→ **YOUR INSTRUCTIONS**
Recast the entries as a numbered list with blank lines dropped, starting at the line that contains "Of the presented options" and ending after the line that contains "Answer: black shorts rect(497, 190, 523, 233)". Work only on that stretch, and leave out the pictures.

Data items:
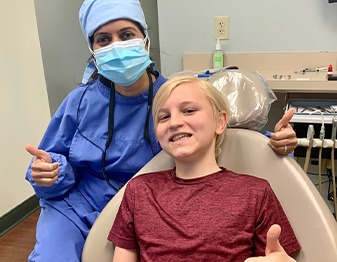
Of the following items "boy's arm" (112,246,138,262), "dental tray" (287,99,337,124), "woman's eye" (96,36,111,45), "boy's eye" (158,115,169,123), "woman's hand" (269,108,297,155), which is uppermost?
"woman's eye" (96,36,111,45)

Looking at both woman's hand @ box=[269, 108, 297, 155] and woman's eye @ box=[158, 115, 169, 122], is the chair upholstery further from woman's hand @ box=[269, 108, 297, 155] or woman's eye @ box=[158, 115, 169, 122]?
woman's eye @ box=[158, 115, 169, 122]

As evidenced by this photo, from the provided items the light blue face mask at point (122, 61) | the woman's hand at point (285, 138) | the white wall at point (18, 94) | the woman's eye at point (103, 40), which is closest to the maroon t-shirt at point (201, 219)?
the woman's hand at point (285, 138)

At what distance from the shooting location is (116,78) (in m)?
1.31

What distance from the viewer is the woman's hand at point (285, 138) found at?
1.10 m

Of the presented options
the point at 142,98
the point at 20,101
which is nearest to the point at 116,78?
the point at 142,98

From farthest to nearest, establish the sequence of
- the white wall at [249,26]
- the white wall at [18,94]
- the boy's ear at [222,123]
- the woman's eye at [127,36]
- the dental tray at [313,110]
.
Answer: the white wall at [18,94] → the white wall at [249,26] → the dental tray at [313,110] → the woman's eye at [127,36] → the boy's ear at [222,123]

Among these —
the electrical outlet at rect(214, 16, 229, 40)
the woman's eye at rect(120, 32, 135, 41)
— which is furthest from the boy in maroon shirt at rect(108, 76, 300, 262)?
the electrical outlet at rect(214, 16, 229, 40)

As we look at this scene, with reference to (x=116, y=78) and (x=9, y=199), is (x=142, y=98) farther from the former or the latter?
(x=9, y=199)

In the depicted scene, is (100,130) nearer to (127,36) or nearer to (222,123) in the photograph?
(127,36)

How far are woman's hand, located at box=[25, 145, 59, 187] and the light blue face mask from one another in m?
0.35

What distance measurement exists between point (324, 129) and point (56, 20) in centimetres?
196

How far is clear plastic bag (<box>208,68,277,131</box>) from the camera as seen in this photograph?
4.15ft

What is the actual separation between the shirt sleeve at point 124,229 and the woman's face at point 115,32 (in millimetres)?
572

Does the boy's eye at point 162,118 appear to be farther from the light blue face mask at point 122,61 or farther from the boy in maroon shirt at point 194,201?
the light blue face mask at point 122,61
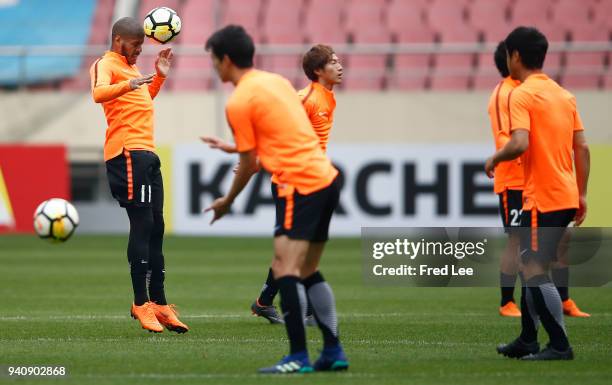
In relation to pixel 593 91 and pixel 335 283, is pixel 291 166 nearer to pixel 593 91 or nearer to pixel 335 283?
pixel 335 283

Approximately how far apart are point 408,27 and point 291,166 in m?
17.2

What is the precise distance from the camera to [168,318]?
888 cm

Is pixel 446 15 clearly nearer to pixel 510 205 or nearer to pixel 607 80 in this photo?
pixel 607 80

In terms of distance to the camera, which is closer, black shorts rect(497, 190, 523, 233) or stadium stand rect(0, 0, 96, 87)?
Answer: black shorts rect(497, 190, 523, 233)

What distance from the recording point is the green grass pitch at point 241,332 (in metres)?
6.84

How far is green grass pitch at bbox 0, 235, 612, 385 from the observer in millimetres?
6840

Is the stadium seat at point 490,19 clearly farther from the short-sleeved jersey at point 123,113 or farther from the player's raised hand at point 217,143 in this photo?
the player's raised hand at point 217,143

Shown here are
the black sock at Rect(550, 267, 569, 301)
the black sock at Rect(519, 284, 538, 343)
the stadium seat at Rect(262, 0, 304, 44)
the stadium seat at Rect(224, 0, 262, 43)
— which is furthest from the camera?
the stadium seat at Rect(224, 0, 262, 43)

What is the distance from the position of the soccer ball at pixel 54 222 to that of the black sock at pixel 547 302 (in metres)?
4.17

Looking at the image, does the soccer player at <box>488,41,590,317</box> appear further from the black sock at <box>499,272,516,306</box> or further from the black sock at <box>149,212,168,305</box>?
the black sock at <box>149,212,168,305</box>

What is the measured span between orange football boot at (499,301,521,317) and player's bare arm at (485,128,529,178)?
3578mm

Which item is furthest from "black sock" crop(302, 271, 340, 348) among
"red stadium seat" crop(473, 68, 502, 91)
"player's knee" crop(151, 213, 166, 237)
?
"red stadium seat" crop(473, 68, 502, 91)

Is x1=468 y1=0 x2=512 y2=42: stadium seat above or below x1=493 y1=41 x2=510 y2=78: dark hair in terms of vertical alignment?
above

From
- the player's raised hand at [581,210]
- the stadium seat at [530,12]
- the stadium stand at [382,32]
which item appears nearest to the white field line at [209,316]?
the player's raised hand at [581,210]
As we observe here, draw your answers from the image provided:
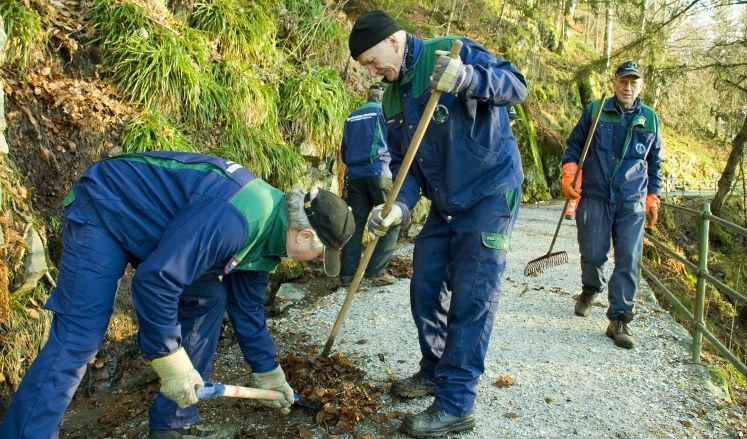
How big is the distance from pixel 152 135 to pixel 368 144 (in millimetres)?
2254

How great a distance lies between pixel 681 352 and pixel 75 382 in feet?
15.4

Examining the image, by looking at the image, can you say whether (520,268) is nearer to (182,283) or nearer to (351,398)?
A: (351,398)

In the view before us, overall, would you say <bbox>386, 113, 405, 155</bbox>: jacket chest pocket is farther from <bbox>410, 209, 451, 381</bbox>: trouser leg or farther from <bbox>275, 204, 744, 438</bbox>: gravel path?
<bbox>275, 204, 744, 438</bbox>: gravel path

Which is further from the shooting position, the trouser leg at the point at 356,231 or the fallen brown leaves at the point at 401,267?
the fallen brown leaves at the point at 401,267

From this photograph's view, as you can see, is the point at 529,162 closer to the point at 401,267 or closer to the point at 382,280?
the point at 401,267

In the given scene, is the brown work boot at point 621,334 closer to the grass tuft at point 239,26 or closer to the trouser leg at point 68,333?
the trouser leg at point 68,333

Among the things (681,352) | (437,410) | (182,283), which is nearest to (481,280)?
(437,410)

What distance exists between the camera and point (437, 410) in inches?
126

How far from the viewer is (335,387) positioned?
3674 mm

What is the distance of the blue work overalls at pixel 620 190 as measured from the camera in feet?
15.4

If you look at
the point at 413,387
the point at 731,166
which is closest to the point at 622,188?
the point at 413,387

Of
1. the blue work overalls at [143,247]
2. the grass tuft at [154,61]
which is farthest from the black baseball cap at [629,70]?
the grass tuft at [154,61]

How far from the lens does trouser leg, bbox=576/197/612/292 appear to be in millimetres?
4832

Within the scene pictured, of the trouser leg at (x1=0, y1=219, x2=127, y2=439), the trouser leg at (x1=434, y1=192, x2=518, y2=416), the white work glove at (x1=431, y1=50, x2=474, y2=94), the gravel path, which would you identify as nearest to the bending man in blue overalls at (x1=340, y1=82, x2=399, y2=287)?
the gravel path
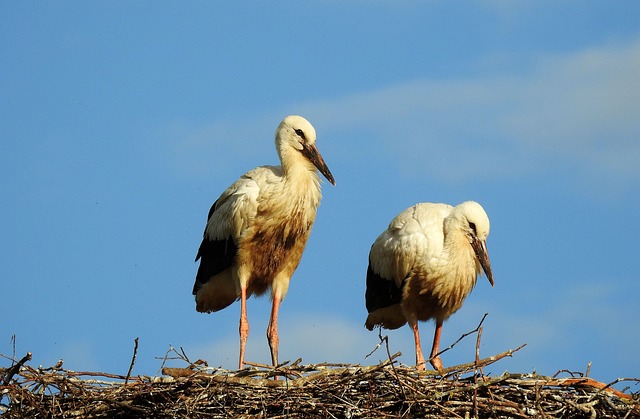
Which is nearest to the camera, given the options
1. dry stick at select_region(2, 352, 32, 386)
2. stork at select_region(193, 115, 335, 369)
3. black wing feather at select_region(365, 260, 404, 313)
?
dry stick at select_region(2, 352, 32, 386)

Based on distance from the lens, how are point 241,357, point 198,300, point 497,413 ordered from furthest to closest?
point 198,300
point 241,357
point 497,413

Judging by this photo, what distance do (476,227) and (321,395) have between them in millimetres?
2503

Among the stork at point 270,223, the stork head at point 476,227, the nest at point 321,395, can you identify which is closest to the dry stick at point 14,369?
the nest at point 321,395

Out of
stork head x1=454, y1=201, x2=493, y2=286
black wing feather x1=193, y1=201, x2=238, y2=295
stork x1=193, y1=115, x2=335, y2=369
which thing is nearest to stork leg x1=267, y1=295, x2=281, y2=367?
stork x1=193, y1=115, x2=335, y2=369

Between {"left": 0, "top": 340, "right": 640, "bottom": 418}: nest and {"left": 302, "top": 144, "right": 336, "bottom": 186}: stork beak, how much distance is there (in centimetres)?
216

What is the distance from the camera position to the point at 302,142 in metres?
9.53

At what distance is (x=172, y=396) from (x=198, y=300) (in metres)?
2.68

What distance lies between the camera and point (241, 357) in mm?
9297

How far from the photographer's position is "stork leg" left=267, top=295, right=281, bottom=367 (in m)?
9.48

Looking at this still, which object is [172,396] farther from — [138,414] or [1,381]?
[1,381]

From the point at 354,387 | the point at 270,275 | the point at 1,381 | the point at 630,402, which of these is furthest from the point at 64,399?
the point at 630,402

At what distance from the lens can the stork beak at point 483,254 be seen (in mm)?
9398

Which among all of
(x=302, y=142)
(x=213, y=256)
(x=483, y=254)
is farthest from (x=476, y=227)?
(x=213, y=256)

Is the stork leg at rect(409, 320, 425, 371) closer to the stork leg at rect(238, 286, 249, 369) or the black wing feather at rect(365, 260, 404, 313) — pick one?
the black wing feather at rect(365, 260, 404, 313)
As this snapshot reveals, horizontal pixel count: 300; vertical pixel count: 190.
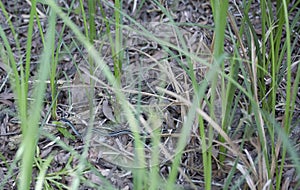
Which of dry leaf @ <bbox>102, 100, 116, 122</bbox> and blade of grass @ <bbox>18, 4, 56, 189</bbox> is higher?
blade of grass @ <bbox>18, 4, 56, 189</bbox>

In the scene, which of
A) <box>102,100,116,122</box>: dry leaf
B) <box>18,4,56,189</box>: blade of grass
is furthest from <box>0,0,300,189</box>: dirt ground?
<box>18,4,56,189</box>: blade of grass

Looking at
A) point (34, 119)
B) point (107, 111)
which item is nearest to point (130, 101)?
point (107, 111)

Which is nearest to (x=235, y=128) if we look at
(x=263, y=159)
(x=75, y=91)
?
(x=263, y=159)

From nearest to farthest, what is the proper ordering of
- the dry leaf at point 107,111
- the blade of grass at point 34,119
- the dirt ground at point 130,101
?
the blade of grass at point 34,119 < the dirt ground at point 130,101 < the dry leaf at point 107,111

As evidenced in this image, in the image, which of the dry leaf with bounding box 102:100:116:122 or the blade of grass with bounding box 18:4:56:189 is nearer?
the blade of grass with bounding box 18:4:56:189

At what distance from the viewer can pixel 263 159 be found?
1136 millimetres

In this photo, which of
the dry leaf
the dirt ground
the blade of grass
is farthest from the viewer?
the dry leaf

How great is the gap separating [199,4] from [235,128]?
614mm

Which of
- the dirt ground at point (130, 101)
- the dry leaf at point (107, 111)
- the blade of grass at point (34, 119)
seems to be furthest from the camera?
the dry leaf at point (107, 111)

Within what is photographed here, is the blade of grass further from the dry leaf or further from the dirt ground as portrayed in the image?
the dry leaf

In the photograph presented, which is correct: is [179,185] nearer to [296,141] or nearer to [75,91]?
[296,141]

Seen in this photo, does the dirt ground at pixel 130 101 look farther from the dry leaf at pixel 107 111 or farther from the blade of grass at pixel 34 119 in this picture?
the blade of grass at pixel 34 119

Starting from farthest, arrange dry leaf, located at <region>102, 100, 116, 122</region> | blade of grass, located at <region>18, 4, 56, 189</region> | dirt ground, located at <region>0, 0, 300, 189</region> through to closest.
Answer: dry leaf, located at <region>102, 100, 116, 122</region> → dirt ground, located at <region>0, 0, 300, 189</region> → blade of grass, located at <region>18, 4, 56, 189</region>

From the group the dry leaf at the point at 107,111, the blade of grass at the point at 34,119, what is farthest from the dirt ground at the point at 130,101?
the blade of grass at the point at 34,119
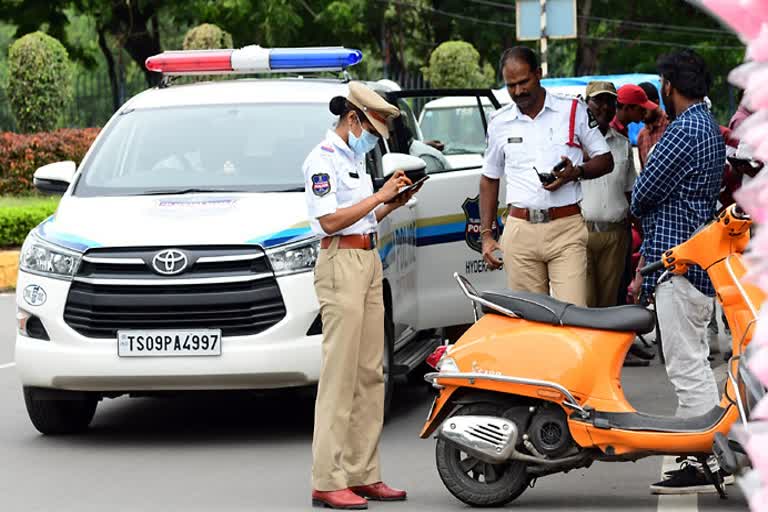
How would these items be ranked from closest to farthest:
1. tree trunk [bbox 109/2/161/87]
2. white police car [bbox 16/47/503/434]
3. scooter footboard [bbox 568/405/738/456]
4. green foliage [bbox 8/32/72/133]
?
scooter footboard [bbox 568/405/738/456] < white police car [bbox 16/47/503/434] < green foliage [bbox 8/32/72/133] < tree trunk [bbox 109/2/161/87]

→ **RESULT BELOW**
1. Of the presented options
2. the point at 142,98
3. the point at 20,101
4. which is nearest to the point at 116,78?
5. the point at 142,98
6. From farthest to nearest, establish the sequence of
7. - the white wall at [249,26]
8. - the white wall at [18,94]
9. - the boy's ear at [222,123]
10. - the woman's eye at [127,36]
11. - the dental tray at [313,110]
12. .
13. Answer: the white wall at [18,94] → the white wall at [249,26] → the dental tray at [313,110] → the woman's eye at [127,36] → the boy's ear at [222,123]
14. Among these —
15. the electrical outlet at rect(214, 16, 229, 40)
16. the woman's eye at rect(120, 32, 135, 41)
17. — which is furthest from the boy in maroon shirt at rect(108, 76, 300, 262)?
18. the electrical outlet at rect(214, 16, 229, 40)
19. As we look at this scene, with reference to (x=116, y=78) and (x=9, y=199), is (x=142, y=98) farther from the former or the latter?
20. (x=9, y=199)
21. In the depicted scene, is (100,130) nearer to (127,36) or nearer to (222,123) in the photograph?
22. (127,36)
23. How far are woman's hand, located at box=[25, 145, 59, 187] and the light blue face mask from one another in m?
24. 0.35
25. What distance measurement exists between point (324, 129) and point (56, 20) in centimetres?
26. 196
27. How far is clear plastic bag (<box>208,68,277,131</box>) from the camera as seen in this photograph?
28. 4.15ft
29. What is the actual separation between the shirt sleeve at point 124,229 and the woman's face at point 115,32 (in millimetres)?
30. 572
31. Does the boy's eye at point 162,118 appear to be farther from the light blue face mask at point 122,61 or farther from the boy in maroon shirt at point 194,201?
32. the light blue face mask at point 122,61
33. In relation to pixel 593 91 and pixel 335 283, is pixel 291 166 nearer to pixel 593 91 or nearer to pixel 335 283?
34. pixel 335 283
35. Approximately how far apart are point 408,27 and point 291,166 in m?
36. 17.2
37. What is the precise distance from the camera to [168,318]?
38. 888 cm
39. Is pixel 446 15 clearly nearer to pixel 510 205 or nearer to pixel 607 80 in this photo?
40. pixel 607 80
41. In terms of distance to the camera, which is closer, black shorts rect(497, 190, 523, 233) or stadium stand rect(0, 0, 96, 87)?
42. Answer: black shorts rect(497, 190, 523, 233)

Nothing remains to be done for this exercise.